GIVEN PASSAGE:
* start *
HOME > Chowhound > Home Cooking >


How to make my weeknight Thai taste more like restaurant Thai?

Hi all,
My weeknight cooking is limited to about 30 minutes, and is mostly vegetarian (meat probably once a week). I like to rotate rough facsimiles of different ethnic cuisines to keep things interesting (Mexican, Greek, Italian, Indian, etc.) and I've been tinkering with Thai lately. In this thread, I am mostly concerned with capturing the major flavors of the cuisine. (On weekdays, I'll dabble in more elaborate projects, and I'm always interested in _eating_ authentic preparations!!!)
The couple of quick Thai-ish meals I've made have been good, but really seem to be lacking some flavor.
For example-- tonight I made a quick green curry recipe that I found on Epicurious. Ingredients....

1 tablespoon vegetable oil ***(I used olive oil)
* end *
TASKS FOR THIS EXERCISE:
• A. In the post about weeknight Thai cooking, how much time does the writer usually have for weeknight cooking?
• B. Filter the records down to every line containing the word "closer".

DATA:
* start *
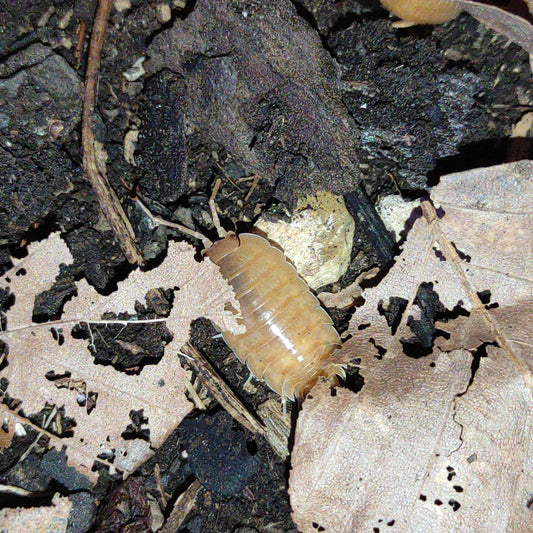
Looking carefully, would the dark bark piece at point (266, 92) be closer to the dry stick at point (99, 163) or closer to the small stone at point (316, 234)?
the small stone at point (316, 234)

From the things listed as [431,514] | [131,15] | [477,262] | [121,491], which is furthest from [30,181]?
[431,514]

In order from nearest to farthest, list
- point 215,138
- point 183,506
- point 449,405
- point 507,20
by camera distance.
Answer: point 449,405
point 507,20
point 215,138
point 183,506

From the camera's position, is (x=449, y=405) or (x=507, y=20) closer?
(x=449, y=405)

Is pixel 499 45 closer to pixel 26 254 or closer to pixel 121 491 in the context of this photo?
pixel 26 254

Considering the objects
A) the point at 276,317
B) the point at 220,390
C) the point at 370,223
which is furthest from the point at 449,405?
the point at 220,390

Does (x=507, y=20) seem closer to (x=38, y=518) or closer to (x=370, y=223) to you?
(x=370, y=223)

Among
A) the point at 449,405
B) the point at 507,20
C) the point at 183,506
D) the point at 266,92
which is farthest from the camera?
the point at 183,506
* end *
THE SOLUTIONS:
• A. About 30 minutes.

• B.
Looking carefully, would the dark bark piece at point (266, 92) be closer to the dry stick at point (99, 163) or closer to the small stone at point (316, 234)?
From the camera's position, is (x=449, y=405) or (x=507, y=20) closer?
Is pixel 499 45 closer to pixel 26 254 or closer to pixel 121 491 in the context of this photo?
Does (x=507, y=20) seem closer to (x=38, y=518) or closer to (x=370, y=223) to you?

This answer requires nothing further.